M07C05: Functional Logging & Tracing – Logs as Data (Monoidal Accumulation with Writer)¶
Module 07 – Main Track Core
Main track: Cores 1, 3–10 (Ports & Adapters + Capability Protocols → Production).
This is a required core. Every production FuncPipe core uses Writer-based logging.
Progression Note¶
Module 7 takes the lawful containers and pipelines from Module 6 and puts all effects behind explicit boundaries.
| Module | Focus | Key Outcomes |
|---|---|---|
| 6 | Monadic Flows as Composable Pipelines | Lawful and_then, Reader/State/Writer patterns, error-typed flows |
| 7 | Effect Boundaries & Resource Safety | Ports & adapters, capability protocols, resource-safe IO, idempotency |
| 8 | Async / Concurrent Pipelines | Backpressure, timeouts, resumability, fairness (built on 6–7) |
Core question
How do you treat logging and tracing as pure data accumulation using the Writer monad and monoidal logs, enabling side-effect-free instrumentation in cores while deferring all output to shells?

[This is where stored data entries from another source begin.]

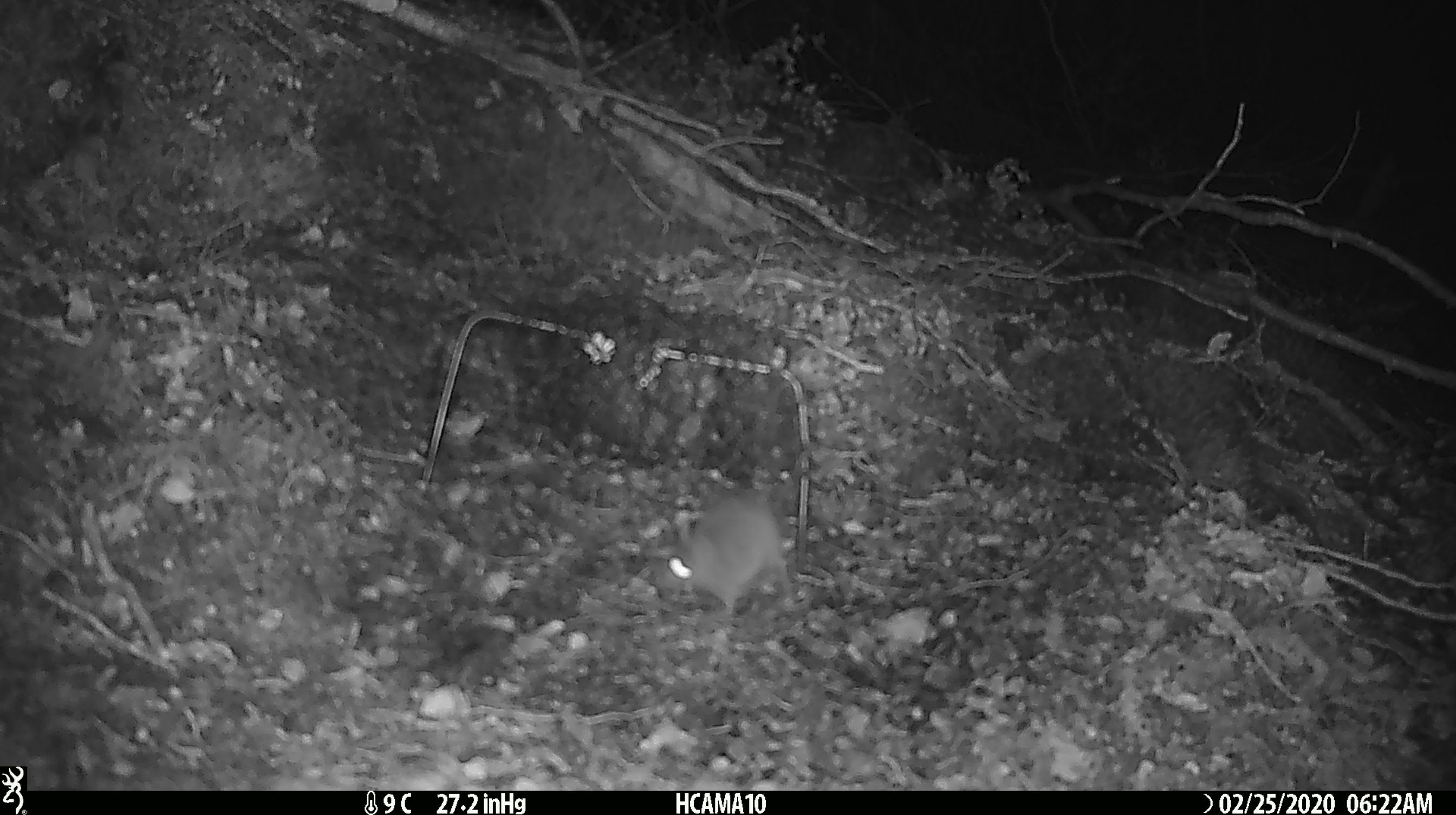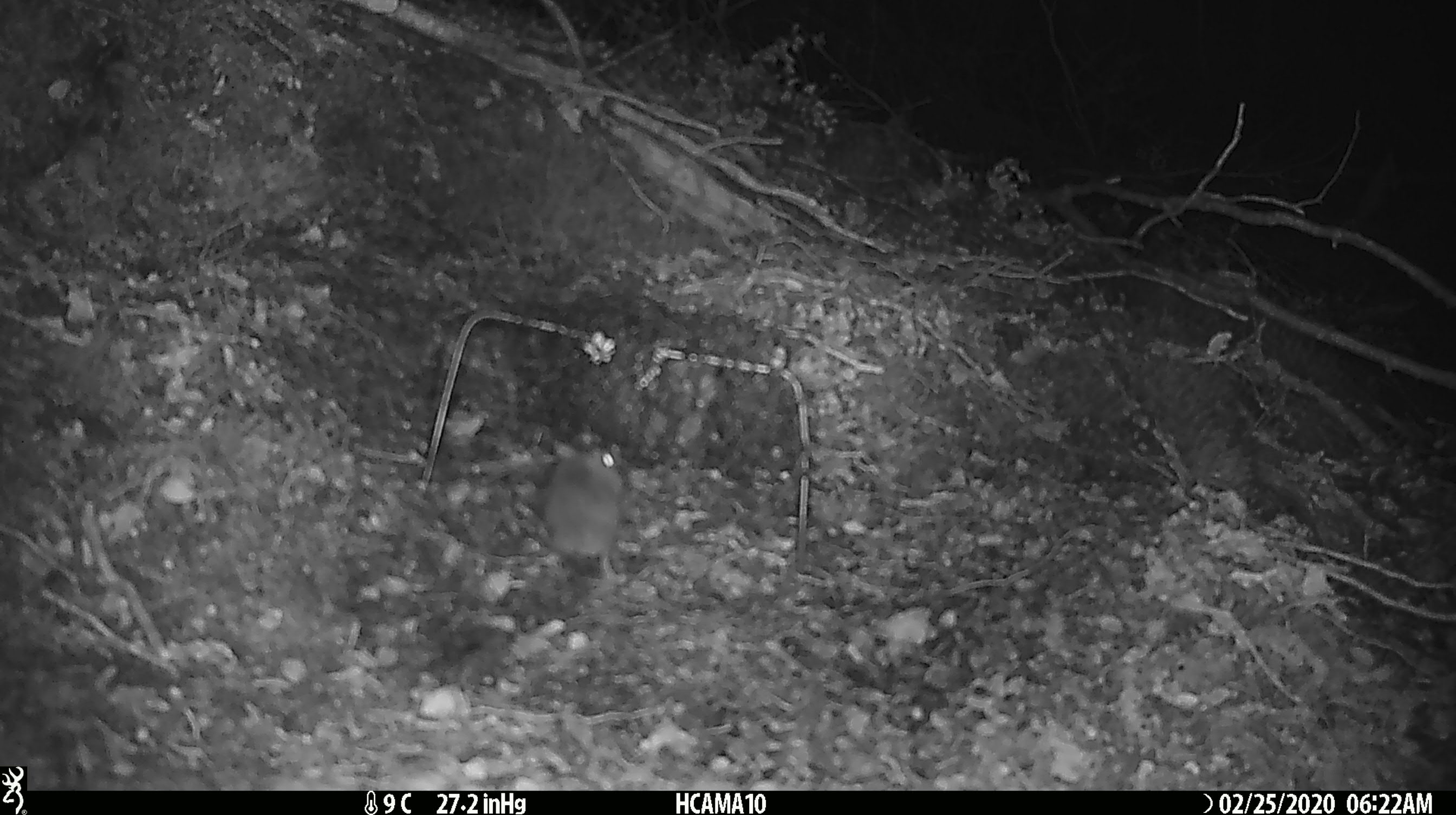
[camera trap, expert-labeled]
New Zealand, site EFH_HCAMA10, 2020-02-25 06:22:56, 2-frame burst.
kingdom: Animalia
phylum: Chordata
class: Mammalia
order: Rodentia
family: Muridae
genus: Mus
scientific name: Mus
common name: mouse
Mouse (Mus).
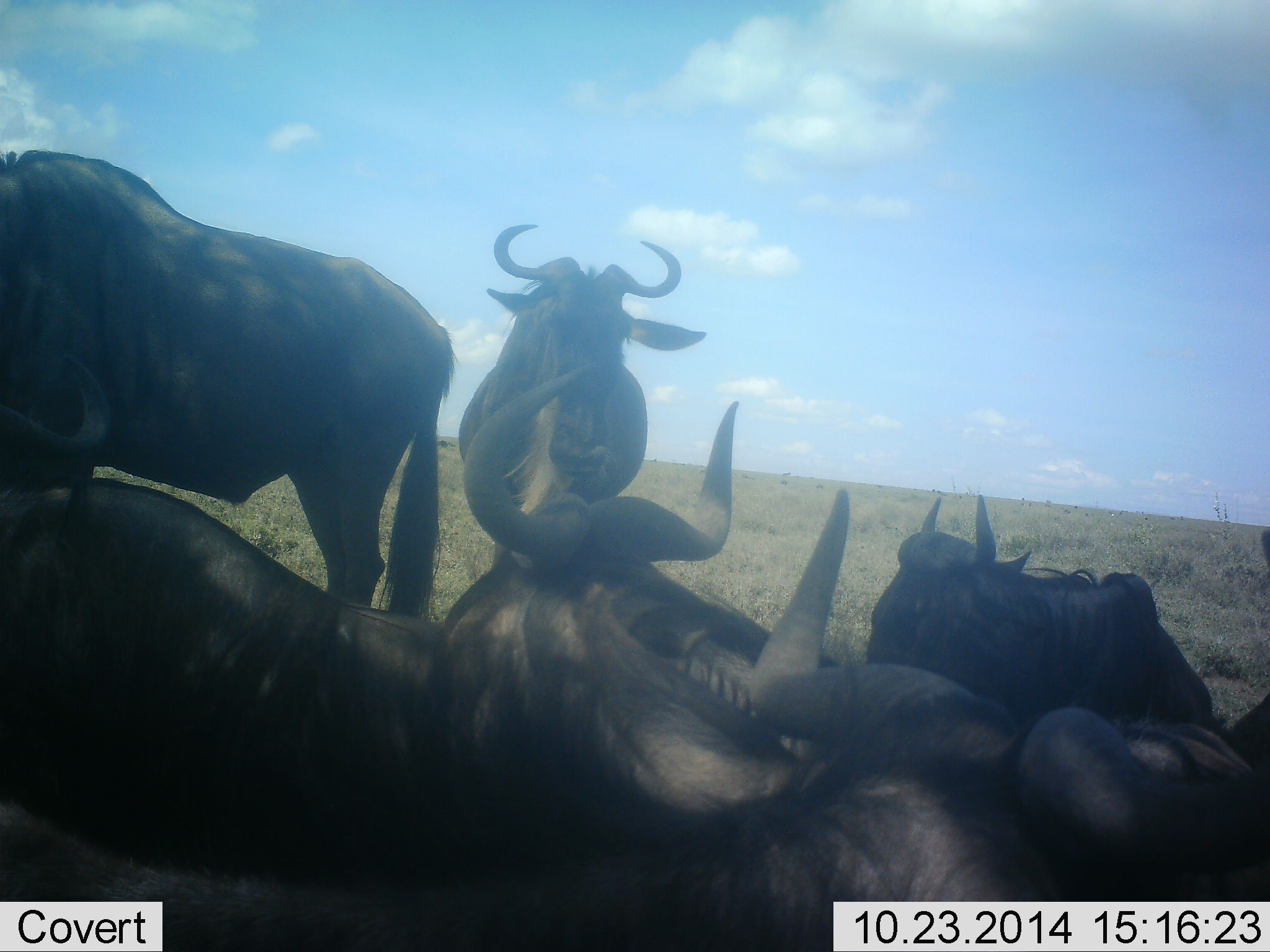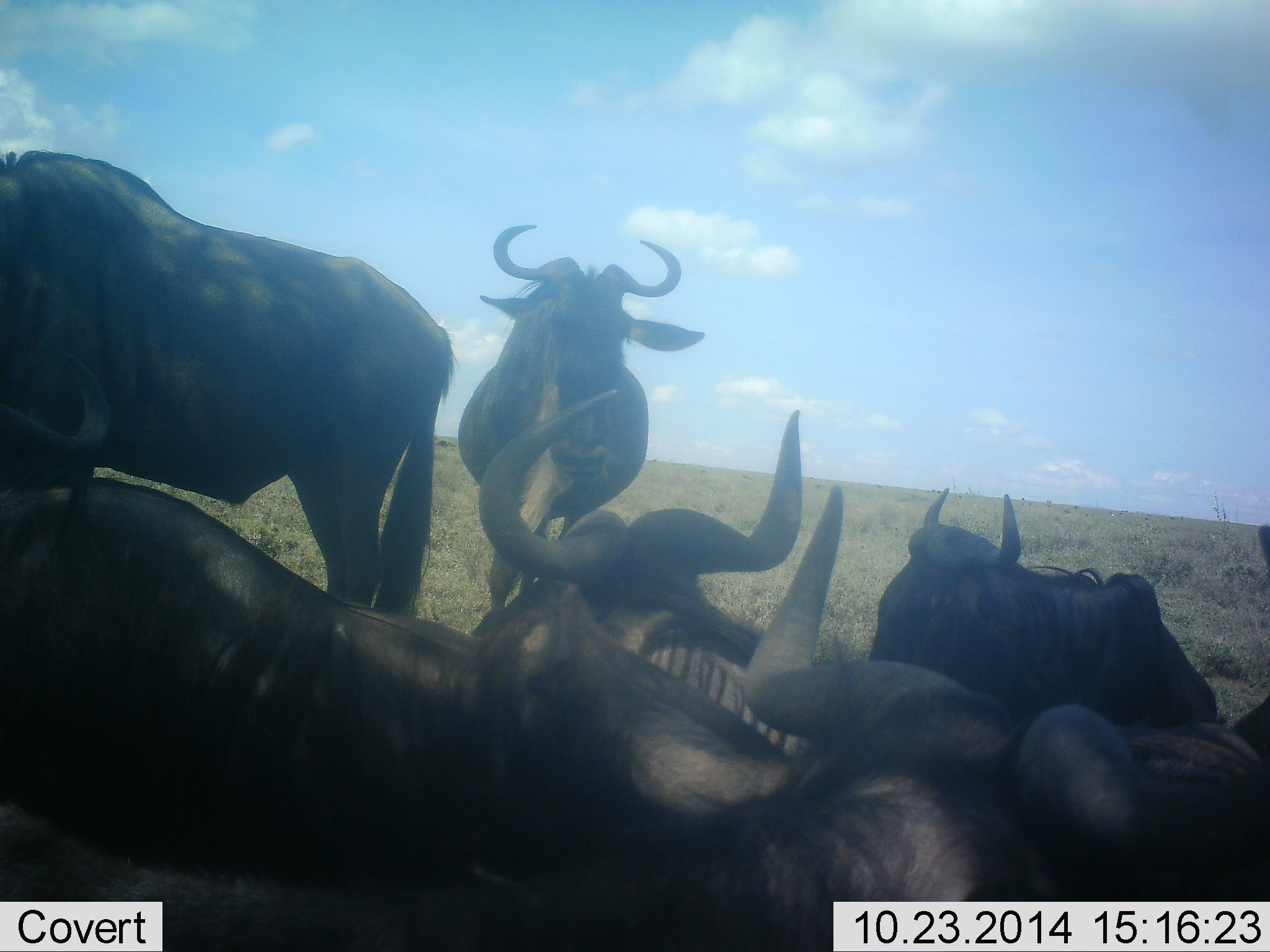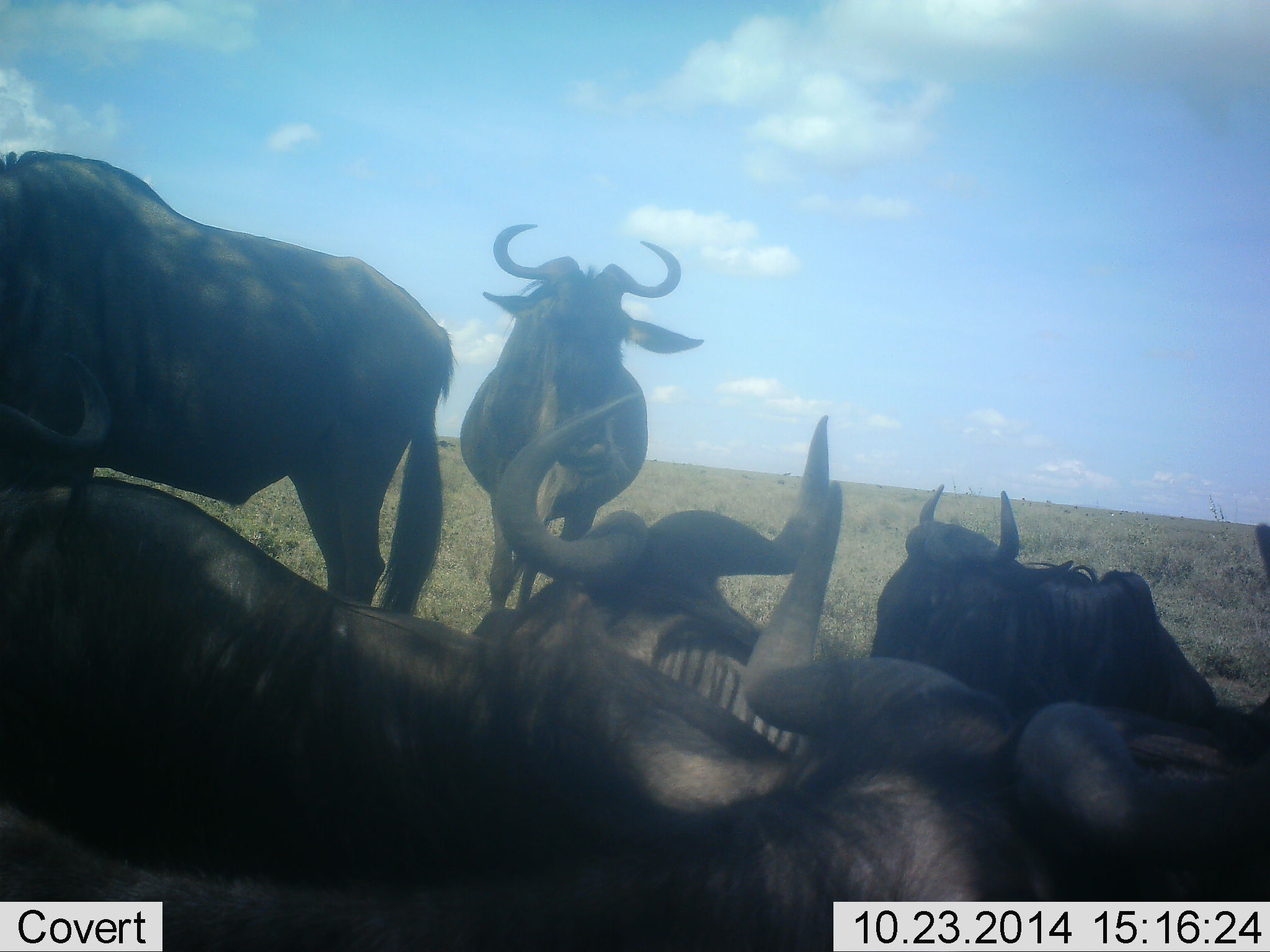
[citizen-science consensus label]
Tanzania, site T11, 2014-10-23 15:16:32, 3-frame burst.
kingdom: Animalia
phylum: Chordata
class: Mammalia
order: Artiodactyla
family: Bovidae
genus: Connochaetes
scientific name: Connochaetes taurinus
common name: blue wildebeest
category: wildebeest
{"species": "wildebeest (blue wildebeest) (Connochaetes taurinus)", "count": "6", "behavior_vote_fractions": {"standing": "60%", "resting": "80%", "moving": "0%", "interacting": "30%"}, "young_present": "0%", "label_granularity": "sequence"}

What you now have after M07C01–M07C04 + this core
- Pure domain core
- Zero direct I/O in domain code
- All I/O behind swappable ports
- Effectful operations described as pure data (IOPlan)
- Typed capability protocols for every common effect
- Reliable resource cleanup
- Pure, composable, testable logging via Writer – logs are data, never side effects in cores
What the rest of Module 7 adds
- Idempotent effect design
- Transaction/session patterns
- Incremental migration playbook
- Production story: CI, golden tests, shadow traffic
You are now four steps away from a complete production-grade functional architecture.
1. Laws & Invariants (machine-checked in CI)¶
| Law / Invariant | Description | Enforcement |
|---|---|---|
| Monoid Identity | mappend(empty(), logs) == logs == mappend(logs, empty()) |
Hypothesis |
| Monoid Associativity | mappend(mappend(a, b), c) == mappend(a, mappend(b, c)) |
Hypothesis |
| Writer Neutrality | Logging does not alter the primary computation value (Writer is transparent to the carried value). | Equivalence tests |
| Order Preservation | Accumulated logs exactly match the semantic execution order of traced stages. | Property tests |
| Purity | No side effects (print, file writes, etc.) occur during core execution – logs are pure data. | Code review + no-eagerness mocks |
| Amortized Efficiency | Per-log-entry cost is amortized O(1) via Writer's internal list buffer. | Instrumented benchmarks |
These laws make logging composable, predictable, and zero-cost in terms of purity.
2. Decision Table – When to Use Which Logging Style?¶
| Style | Side Effects | Testable/Replayable | Production Use | Recommended For |
|---|---|---|---|---|
print / tap(print) |
Yes | No | Debugging only | Quick local checks |
Logger capability (direct) |
Yes | No | Simple scripts | Minimal overhead |
| Writer[Value, Logs] | No | Yes | All cores | Canonical – pure, composable, testable |
Verdict: Use Writer everywhere in cores. Drain to a concrete Logger adapter (or file, Prometheus, etc.) only in the shell. Never print or log directly in domain code.
3. Public API – Structured Logging Helpers (src/funcpipe_rag/domain/logging.py)¶
# src/funcpipe_rag/domain/logging.py – mypy --strict clean (full file in repo)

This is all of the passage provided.